A retrospective analysis was conducted in 22 patients by using imaging information and chart reviews of operative reports of GBMs with large cysts (> or = 50% of tumor volume) at The University of Texas M. D. Anderson Cancer Center between 1993 and 2002. Clinical and neurosurgical outcomes and recurrence rates were studied. A statistical comparison was made with a matching cohort of 22 patients with noncystic GBMs. No significant differences in clinical variables were found between the cohort with cystic GBMs and the matched cohort with noncystic GBMs. To avoid bias in preoperative assessment of tumor volume, the tumor burden was compared in patients whose tumors had cysts (excluding the cystic mass) and in patients whose tumors did not contain cysts. There was no statistically significant difference between the two groups (p = 0.8). In patients with cystic GBMs the median survival time after surgery was 18.2 months (95% confidence interval [CI] 11.9-24.5 months) and at 2 years 43% of the patients were still alive. In comparison, in patients with noncystic GBMs, the median survival time was 14.3 months (95% CI 12.1-16.4 months) and only 16% of patients were alive at 2 years. The median time to tumor recurrence was 7.6 months (95% CI 0.01-18 months) in patients harboring cystic GBMs and 4.2 months (95% CI 1.8-6.6 months) in the matched cohort (log-rank test, p = 0.04). In the cystic GBM group, no recurrence was observed in 53% of patients at 6 months, 45% at 1 year, and 38% at 2 years after surgery, whereas the corresponding numbers for the noncystic group were 36, 14, and 9%, respectively.

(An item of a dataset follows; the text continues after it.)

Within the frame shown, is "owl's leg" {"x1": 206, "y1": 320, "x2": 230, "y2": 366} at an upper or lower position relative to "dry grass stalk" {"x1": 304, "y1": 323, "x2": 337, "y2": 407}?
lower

The results indicate that patients harboring a GBM that contains a large cyst survive longer and have a longer time to recurrence than those who lack such a cyst. This is the first such observation in the literature 6).


1)
Kumar S, Handa A, Sinha R, Tiwari R. Bilateral cystic glioblastoma multiforme. J Neurosci Rural Pract. 2013 Oct;4(4):476-7. doi: 10.4103/0976-3147.120196. PubMed PMID: 24347967; PubMed Central PMCID: PMC3858779.
2)
Dahlberg D, Struys EA, Jansen EE, Mørkrid L, Midttun Ø, Hassel B. Cyst Fluid From Cystic, Malignant Brain Tumors: A Reservoir of Nutrients, Including Growth Factor-Like Nutrients, for Tumor Cells. Neurosurgery. 2017 Jun 1;80(6):917-924. doi: 10.1093/neuros/nyw101. PubMed PMID: 28327992.
3)
Hasan M, Siddiqui B, Qadri S, Faridi S. Cystic glioblastoma multiforme masquerading as a cerebral tuberculoma. BMJ Case Rep. 2014 Oct 17;2014. pii: bcr2014206832. doi: 10.1136/bcr-2014-206832. PubMed PMID: 25326570; PubMed Central PMCID: PMC4202055.
4)
Utsuki S, Oka H, Suzuki S, Shimizu S, Tanizaki Y, Kondo K, Tanaka S, Kawano N, Fujii K. Pathological and clinical features of cystic and noncystic glioblastomas. Brain Tumor Pathol. 2006 Apr;23(1):29-34. PubMed PMID: 18095116.
5)
Kaur G, Bloch O, Jian BJ, Kaur R, Sughrue ME, Aghi MK, McDermott MW, Berger MS, Chang SM, Parsa AT. A critical evaluation of cystic features in primary glioblastoma as a prognostic factor for survival. J Neurosurg. 2011 Oct;115(4):754-9. doi: 10.3171/2011.5.JNS11128. Epub 2011 Jul 15. PubMed PMID: 21761969.
6)
Maldaun MV, Suki D, Lang FF, Prabhu S, Shi W, Fuller GN, Wildrick DM, Sawaya R. Cystic glioblastoma multiforme: survival outcomes in 22 cases. J Neurosurg. 2004 Jan;100(1):61-7. PubMed PMID: 14743913.